Gün geçmiyor ki medyamızda ABD veya Rusya’nın PYD ya da YPG’ye verdiği desteği gösteren bir haber çıkmasın. Genelde fotoğraflarla da beslenen bu haberlerde Amerikalı veya Rus askerlerini YPG’lilerle birlikte samimi bir ilişki içinde görüyoruz. Metinler ise bu iki güçlü ülkenin PKK’nın Suriye’deki uzantısına silah ve mühimmat verdiğinin, eğitim ve danışmanlık hizmeti sunduğunun örnekleriyle dolu. Ancak bu garip de bir durum… Böyle bir bilgi ilk ortaya çıktığında beklenmedik bir haber gibi sunulabilir… Ama defalarca tekrarlanmasına rağmen, hala bir tür dedektiflik oynarcasına ‘onları yine yakaladık’ edasıyla medyaya yansıtılması bizim bu durumu iyi algılamadığımızı akla getiriyor.
***
Çünkü ortada gizli kapaklı bir durum yok. ABD ve Rusya’nın PYD’yi kollayıp korumaları görünür ilişkiler üzerinden yapıldığı gibi, her iki ülkenin devlet yetkilileri de neredeyse her fırsatta bu ilişkinin varlığını ve devamlılığını teyit ediyorlar. Diğer bir deyişle söz konusu iki ülke bize başka türlü konuşup arkamızdan dolap çevirmiyor. Ne yaptıklarını ve yapmak istediklerini bütün açıklığıyla önümüze koyuyorlar. Türkiye’deki basının sunuş biçimi ise henüz hükümetin bu gerçeği kamuoyu önünde kabullenmek istemediği izlenimini yaratıyor.
Dolayısıyla kendimizi oyalama dönemini bir an önce geçip Suriye gerçeğiyle yeniden tanışmamız gerek. Öncelikle bu ‘işi’ bitirebilecek olan iki süper gücün durumunu ve bakışını anlamaya çalışalım. ABD ve Rusya, Suriye meselesini birlikte çözmeye kararlılar, çünkü aksi halde bunun ‘çözüm’ olamayacağını, buradan barış çıkamayacağını biliyorlar. Ayrıca her ikisi de kendi cenahlarında diğerinin uzanamadığı ve ikna edilmesi gereken partnerlere sahipler. ABD için Avrupa ve Körfez ülkeleri, Rusya için İran…

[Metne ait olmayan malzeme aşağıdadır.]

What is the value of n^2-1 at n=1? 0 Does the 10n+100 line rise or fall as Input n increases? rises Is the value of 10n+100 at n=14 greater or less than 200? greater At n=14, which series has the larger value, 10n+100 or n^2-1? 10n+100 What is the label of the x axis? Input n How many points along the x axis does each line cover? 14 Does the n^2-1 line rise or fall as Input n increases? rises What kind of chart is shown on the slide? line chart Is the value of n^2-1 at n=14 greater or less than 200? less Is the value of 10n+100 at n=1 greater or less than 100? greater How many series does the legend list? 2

İlave olarak bu iki ülkenin Suriye algısında örtüşen birçok nokta var ve bunlar taktiksel tercihler değil. Bir, her ikisi de barış olsun ve bu iş bir şekilde bitsin istedikleri için her türlü işleyebilir ateşkes durumunu olumlu olarak görüyor ve birbirine bu konuda destek oluyor. İki, her ikisi de IŞİD’e ideolojik, dolayısıyla kategorik olarak karşılar. Üç, her ikisi de Sünni muhalefetten fazla hazzetmiyorlar.